In order to determine if columns requested by a user as part of the SELECT statement's column list are valid columns it is necessary to ensure that the columns exist. To do so CsvSQL will call the issubsetof() subprocedure. This subprocedure takes two parameters, the first an array containing the columns required, and the second the @keys array which contains the list of all columns. If each element in the array containing required column names is contained in the @keys array then the subprocedure will return true and the column list is valid, otherwise it will return false.
The iselementof() subprocedure works in a similar fashion, albeit a simpler form. This subroutine takes just a single scalar value, and a single array and performs much the same actions, and as such will not be documented here.

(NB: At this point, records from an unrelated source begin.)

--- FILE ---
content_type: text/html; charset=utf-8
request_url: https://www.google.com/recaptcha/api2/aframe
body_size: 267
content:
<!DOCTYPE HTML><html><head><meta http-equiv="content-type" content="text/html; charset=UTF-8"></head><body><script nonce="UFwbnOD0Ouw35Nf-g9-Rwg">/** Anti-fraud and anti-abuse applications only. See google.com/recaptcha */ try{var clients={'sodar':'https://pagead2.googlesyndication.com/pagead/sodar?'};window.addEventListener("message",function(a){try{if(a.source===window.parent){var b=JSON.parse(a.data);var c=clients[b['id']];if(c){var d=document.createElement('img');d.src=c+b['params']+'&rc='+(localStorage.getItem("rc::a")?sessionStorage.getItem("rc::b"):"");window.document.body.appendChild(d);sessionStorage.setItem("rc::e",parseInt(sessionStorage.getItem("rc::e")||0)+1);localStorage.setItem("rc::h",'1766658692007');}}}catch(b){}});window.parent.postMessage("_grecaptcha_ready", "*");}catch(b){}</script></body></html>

In order to search for an element CsvSQL will use the singlesearch() subprocedure. As CsvSQL can use not only the = operator, but also <=, >=, != <, and >, the search needs to take this into account. A singlesearch() will take as it's parameters a column name, an element name, and an operator. The operator will determine in what fashion the search will be conducted. The search itself will iterate through the array indicated by the column name passed to it. singlesearch() will return an array of indices where it has found a match. This search function will run in O(N) time. This is unavoidable as the data needs to be kept in the same order as that in which it was read, and any sort procedure that might be run on the array would have to be undone before the program could continue making void any temporary improvements in speed.
To search for multiple items where an AND parameter has been passed CsvSQL will call the multisearch() subprocedure. multisearch() will take as it's parameters the column names, values, and operators of both sides of the AND parameter. multisearch() will first search for one set of values, much like singlesearch does, and then perform the same actions on the second group of parameters, returning the combined results of the two searches as an array.